Gramofon ve Türküler
Gönlünüzü Türkünün kanatlarına iliştirip merâretin ve efkârın seslerine kendinizi salıverirseniz, rüyâlarınızda olduğu gibi geçmiş zamanlarınız size geri gelir. Kaybettiğimiz hisler ve terk ettiğimiz fikirler yeniden bizim olur.
Türküler bazen içimizde tozlanmış bir zaman parçasını çekip açar ve başımızdaki zaman mefhumunu alt üst edip, canımız biraz acıyarak o zaman içindeki mevsimleri ve lezzetleri bir anda tekrar yaşarız. Türkülerle birlikte yıkılmış evimiz yeniden kurulur. Sevdiklerimiz yeniden dirilir.

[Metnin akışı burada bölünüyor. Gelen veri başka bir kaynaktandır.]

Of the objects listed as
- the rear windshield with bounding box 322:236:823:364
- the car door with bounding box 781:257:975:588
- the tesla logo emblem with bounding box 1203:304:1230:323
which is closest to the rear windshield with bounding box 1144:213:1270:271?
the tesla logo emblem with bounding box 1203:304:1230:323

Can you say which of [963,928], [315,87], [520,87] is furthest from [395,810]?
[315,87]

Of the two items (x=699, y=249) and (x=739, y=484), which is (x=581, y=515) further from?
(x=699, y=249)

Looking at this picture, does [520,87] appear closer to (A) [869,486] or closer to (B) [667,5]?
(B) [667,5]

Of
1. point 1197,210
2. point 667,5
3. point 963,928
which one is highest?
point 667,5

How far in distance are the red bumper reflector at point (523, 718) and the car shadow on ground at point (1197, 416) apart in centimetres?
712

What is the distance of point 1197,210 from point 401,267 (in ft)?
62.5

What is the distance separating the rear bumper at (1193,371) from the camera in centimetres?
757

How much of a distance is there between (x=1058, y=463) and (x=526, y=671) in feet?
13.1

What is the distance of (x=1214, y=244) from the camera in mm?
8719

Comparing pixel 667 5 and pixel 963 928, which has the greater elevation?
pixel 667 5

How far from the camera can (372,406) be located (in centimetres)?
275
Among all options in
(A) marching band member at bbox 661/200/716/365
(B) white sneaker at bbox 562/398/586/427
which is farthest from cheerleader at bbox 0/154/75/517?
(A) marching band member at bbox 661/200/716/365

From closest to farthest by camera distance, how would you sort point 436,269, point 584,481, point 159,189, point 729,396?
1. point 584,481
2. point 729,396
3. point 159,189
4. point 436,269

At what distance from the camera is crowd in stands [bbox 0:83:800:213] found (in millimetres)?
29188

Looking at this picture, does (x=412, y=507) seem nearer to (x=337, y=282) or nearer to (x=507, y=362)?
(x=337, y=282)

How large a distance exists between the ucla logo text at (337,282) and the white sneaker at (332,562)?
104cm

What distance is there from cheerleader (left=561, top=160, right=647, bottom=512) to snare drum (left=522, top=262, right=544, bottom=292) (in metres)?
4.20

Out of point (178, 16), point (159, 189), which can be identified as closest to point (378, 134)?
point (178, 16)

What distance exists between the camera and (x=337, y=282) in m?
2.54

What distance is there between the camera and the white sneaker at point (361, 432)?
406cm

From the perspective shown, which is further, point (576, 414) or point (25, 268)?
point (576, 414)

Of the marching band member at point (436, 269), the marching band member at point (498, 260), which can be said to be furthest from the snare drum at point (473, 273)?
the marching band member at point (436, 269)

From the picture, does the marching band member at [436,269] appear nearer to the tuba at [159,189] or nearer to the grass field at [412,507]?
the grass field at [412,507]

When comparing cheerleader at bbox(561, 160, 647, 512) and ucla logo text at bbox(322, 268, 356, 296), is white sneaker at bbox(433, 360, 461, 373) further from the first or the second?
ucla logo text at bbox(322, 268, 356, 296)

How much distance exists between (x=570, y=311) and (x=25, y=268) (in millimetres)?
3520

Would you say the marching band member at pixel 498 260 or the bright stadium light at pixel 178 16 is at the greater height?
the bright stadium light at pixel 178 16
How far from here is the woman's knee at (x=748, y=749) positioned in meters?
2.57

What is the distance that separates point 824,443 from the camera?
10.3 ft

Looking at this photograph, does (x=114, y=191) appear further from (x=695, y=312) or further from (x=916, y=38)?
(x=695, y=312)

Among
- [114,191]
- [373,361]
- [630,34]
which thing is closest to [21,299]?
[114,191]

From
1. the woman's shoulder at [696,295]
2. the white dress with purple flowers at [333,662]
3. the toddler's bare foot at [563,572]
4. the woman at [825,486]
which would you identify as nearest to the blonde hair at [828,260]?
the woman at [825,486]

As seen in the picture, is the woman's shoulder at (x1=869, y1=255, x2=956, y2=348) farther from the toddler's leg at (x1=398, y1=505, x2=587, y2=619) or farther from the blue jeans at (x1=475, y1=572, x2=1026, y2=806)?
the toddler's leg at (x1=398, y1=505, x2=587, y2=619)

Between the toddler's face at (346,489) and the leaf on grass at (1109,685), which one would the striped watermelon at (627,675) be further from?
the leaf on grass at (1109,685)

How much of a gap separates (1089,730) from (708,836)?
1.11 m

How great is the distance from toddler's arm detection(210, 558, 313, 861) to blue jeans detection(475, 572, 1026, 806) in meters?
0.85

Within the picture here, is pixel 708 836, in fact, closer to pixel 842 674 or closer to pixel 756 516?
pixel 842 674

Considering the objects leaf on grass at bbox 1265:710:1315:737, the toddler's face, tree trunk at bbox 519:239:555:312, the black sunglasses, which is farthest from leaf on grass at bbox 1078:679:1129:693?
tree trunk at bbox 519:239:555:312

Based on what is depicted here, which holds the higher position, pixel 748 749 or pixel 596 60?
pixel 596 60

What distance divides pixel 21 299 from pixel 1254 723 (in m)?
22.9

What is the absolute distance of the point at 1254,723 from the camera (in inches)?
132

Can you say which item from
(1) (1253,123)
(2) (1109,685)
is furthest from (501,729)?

Eski ömrümüzden biçilmiş bir takım zaman parçaları ruhumuzu tekrar sarar. Ecdâdın gönüllerinden miras gibi süzülüp gelen Türküler bir milletin yalnız zekasının vûzuhlu sesi ve dili değil, kalbimizin ve kanımızın karıştığı ikinci bir milli lisândır. Kanaatimce Türküler ruha gizlenen sanat ihtiyacına cevap verirler. Türküler hayatın ezeli mâcerasını söyler. Gönüllerin sonsuz hülyâ ve rüyâlarını söyler.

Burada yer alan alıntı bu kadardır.